Yemin delili, HMK’nın 225. ve devamındaki maddelerde düzenlenmiş olup yemin kesin delil niteliğindedir. Bir vakıayı ispat yükü kendisine düşen taraf, o vakıayı başka delillerle ispat edemezse, diğer tarafa yemin teklifinde bulunabilir. Yemin, iddianın ispatı yönünden başvurulacak son bir ispat vasıtasıdır. Yemin deliline dayanan taraf, iddia veya savunmasının diğer delillerle ispatlanmamış olması nedeniyle bu delile sıra gelmiş olduğunu başka türlü bilemeyeceğinden; Hakim, ispat yükü üzerine düşen tarafın, iddiasını yazılı delillerle ispat edemediği kanaatine vardığı takdirde, ispat yükü üzerine düşen tarafa, dava ya da cevap dilekçesinde dayandığı yemin delilini de resen hatırlatmalıdır. Aksi halde, ispat yükü üzerine düşen tarafın tüm delilleri toplanıp, değerlendirilmemiş olacağından, yemin teklifi hakkı kullandırılmadan karar verilemez.
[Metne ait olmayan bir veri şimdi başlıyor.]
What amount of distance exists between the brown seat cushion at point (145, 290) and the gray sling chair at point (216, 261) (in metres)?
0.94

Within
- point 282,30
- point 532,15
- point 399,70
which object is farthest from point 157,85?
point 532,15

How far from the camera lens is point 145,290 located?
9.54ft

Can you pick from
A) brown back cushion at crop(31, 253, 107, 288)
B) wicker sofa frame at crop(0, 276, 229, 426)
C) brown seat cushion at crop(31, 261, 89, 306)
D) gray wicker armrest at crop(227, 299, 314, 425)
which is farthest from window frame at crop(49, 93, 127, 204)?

Bununla birlikte iddia veya savunmasını ispat edemeyen tarafa yemin teklif etme hakkının hatırlatılabilmesi için yemin deliline açıkça dayanılmış olması zorunludur.
Davacı taraf ödediği çekler karşılığı malların kendisine teslim edilmediğini iddia etmektedir.
Bu açıklamalar uyarınca mahkemece; davacının bildirdiği çeklerin ilgili bankadan ibraz edilip edilmediği, ödenip ödenmediği, çeklerin ibraz görüntüleri de dosyaya getirtilmeli, çeklerin davacı tarafça davalıya verildiği ve çeklerin ödendiği anlaşıldıktan sonra, davacı vekilince dava dilekçesinde açıkça yemin deliline dayanıldığı, ispat yükü kendisinde olan davacının çeklerin mal karşılığı verildiği iddiasını yazılı delille ispat edemediği gözetilerek, davacıya yemin teklif etme hakkı hatırlatılıp sonucuna göre bir karar verilmesi gerekirken aksi uygulama ile yazılı şekilde karar verilmesi doğru görülmemiştir.
Sonuç olarak yapılan yargılamaya, toplanan delillere ve dosya içeriğine göre, mahkeme kararı ve dayandığı gerekçeler uyuşmazlığın çözümünde etkili olabilecek derecede önemli delillerin toplanmamış veya değerlendirilmemiş olması nedeniyle HMK’nın 353/a-6 maddesi gereğince ilk derece mahkemesi kararının kaldırılmasına, dava dosyasının kararı veren ilk derece mahkemesine gönderilmesine kesin olarak karar verilmesi gerekmiştir.
HÜKÜM : Gerekçesi yukarıda açıklandığı üzere;
1-İzmir 2. Asliye Ticaret Mahkemesi’nin 02.07.2019 tarih ve 2016/1310 Esas – 2019/843 Karar sayılı kararının sair hususlar incelenmeksizin HMK’nın 353/a-6 maddesi gereğince KALDIRILMASINA,
2-Dosyanın HMK 353/1-a maddesi gereğince Dairemiz kararına uygun şekilde yeniden bir karar verilmek üzere MAHKEMESİNE GÖNDERİLMESİNE,
3-Kararın kaldırılması nedeniyle başvuru sırasında davalıdan alınan peşin harcın davalıya iadesine,
4-İstinaf başvurusu aşamasında başvuru sahibi davalı tarafça yapılan yargılama giderlerinin mahkemesince verilecek nihai kararla hüküm altına alınmasına,
5-Kararın taraflara tebliği, kesinleştirme ve harç iadesine ilişkin işlemlerin yerel mahkemesince yerine getirilmesine,
Dosya üzerinden yapılan inceleme neticesinde, HMK’nın 353/(1)-a maddesi uyarınca kesin olmak üzere 26.04.2023 tarihinde oy birliğiyle karar verildi.